Na manhã seguinte, a casa estava fria.
O bolo do foguetão azul continuava na mesa, uma lembrança cruel.
Pedro não tinha voltado para casa.
Não me surpreendeu.
Juntei as minhas coisas numa mala pequena. Roupas, alguns documentos, a única fotografia que tinha do Tiago no meu porta-moedas.
Não havia muito para levar. A minha vida nos últimos quatro anos cabia numa única mala.
Quando estava a sair, o meu telemóvel tocou. Era um número desconhecido.
Atendi.
"Dona Helena? Sou o Inspetor Silva, da polícia."
A sua voz era calma e profissional.
"Sim?"
"Lamento a sua perda. Estamos a investigar as circunstâncias da morte do seu filho. Precisávamos de lhe fazer algumas perguntas."
"Claro. Onde?"
"Pode vir à esquadra? Ou prefere que vamos até si?"
"Eu vou aí. É melhor."
Não queria a polícia nesta casa. Não com o bolo na mesa e o cheiro a desinfetante do hospital ainda no ar.
Desliguei e saí, fechando a porta atrás de mim.
Na esquadra, o Inspetor Silva levou-me para uma sala pequena e sem janelas. Havia uma mesa e duas cadeiras.
Ele era um homem de meia-idade, com um olhar cansado, mas atento.
"Dona Helena, pode contar-me o que aconteceu ontem?"
Respirei fundo e contei tudo. A febre, as chamadas não atendidas, a ida para o hospital, a notícia.
A minha voz era monótona, sem emoção. Eu estava a relatar factos.
"Vinte e sete chamadas, disse a senhora?"
"Sim. Rejeitadas. Todas elas."
Ele anotou algo no seu caderno.
"E o seu marido, o senhor Pedro, disse que estava com a sobrinha?"
"Sim. Sofia. Ela estava a ter uma crise de pânico."
"E onde estavam eles?"
"No hospital. Pelo menos foi o que ele disse."
O inspetor olhou para mim.
"Verificámos os registos do Hospital da Luz, onde a sobrinha do seu marido deu entrada. A hora de entrada foi às sete da noite. A senhora começou a ligar ao seu marido por volta das seis e meia, correto?"
Assenti com a cabeça.
"O hospital fica a dez minutos da sua casa, sem trânsito."
Ele fez uma pausa, deixando a informação assentar.
"O seu marido demorou quase trinta minutos para chegar lá com a sobrinha. E durante esse tempo, não atendeu as suas chamadas."
"Ele estava a conduzir," disse eu, a desculpa a soar oca até para mim.

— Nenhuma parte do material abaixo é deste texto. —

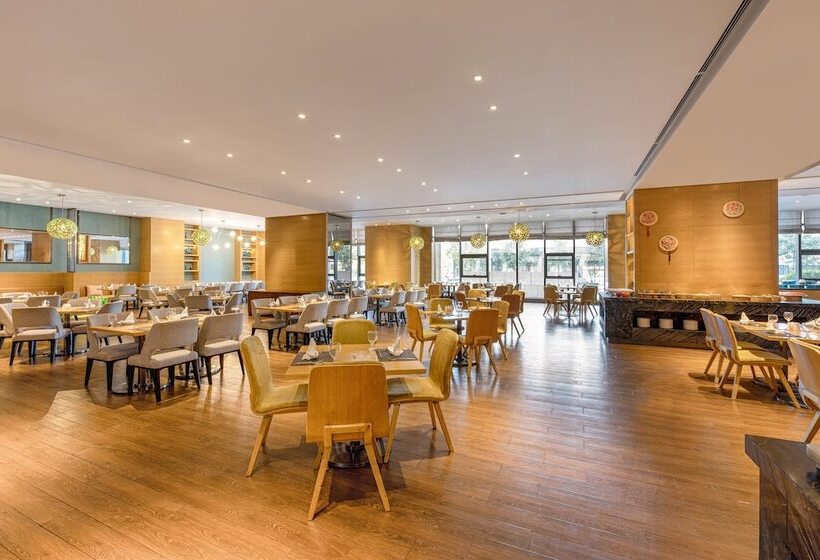 Отель Holiday Inn Baoji Central, An Ihg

"Mesmo assim. A maioria dos carros tem sistema de mãos-livres. E vinte e sete chamadas... é um número elevado para ser ignorado, mesmo a conduzir."
Ele olhou novamente para as suas notas.
"O seu filho foi diagnosticado com meningite bacteriana. O médico disse que cada minuto contava. Se ele tivesse chegado ao hospital trinta minutos mais cedo..."

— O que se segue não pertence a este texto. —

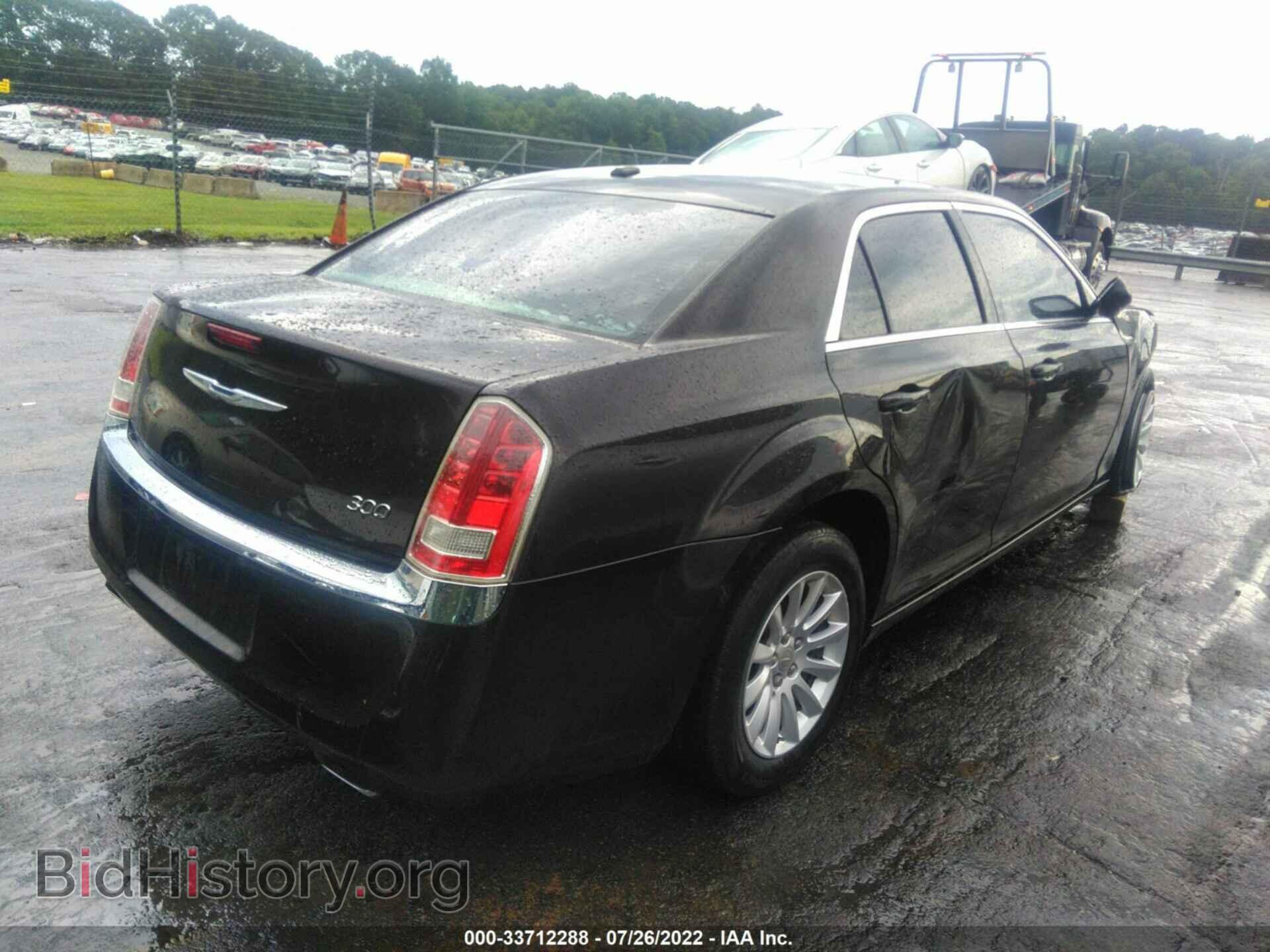 2012 CHRYSLER 300 - VIN: 2C3CCAAG2CH142473 - Фото 4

Ele não precisou de terminar a frase.
O ar saiu dos meus pulmões.
Trinta minutos. O tempo que o Pedro demorou a atender a emergência de outra pessoa. O tempo que roubou ao nosso filho.
"Obrigado, Dona Helena. Por agora é tudo. Entraremos em contacto se precisarmos de mais alguma coisa."
Levantei-me, as minhas pernas tremiam.
Quando saí da esquadra, o sol brilhava. O mundo continuava a girar, indiferente.
Peguei num táxi. Não tinha para onde ir.
"Para onde, senhora?" perguntou o motorista.
Dei-lhe o único endereço que me veio à cabeça. A casa da minha amiga Ana. A única pessoa que me restava.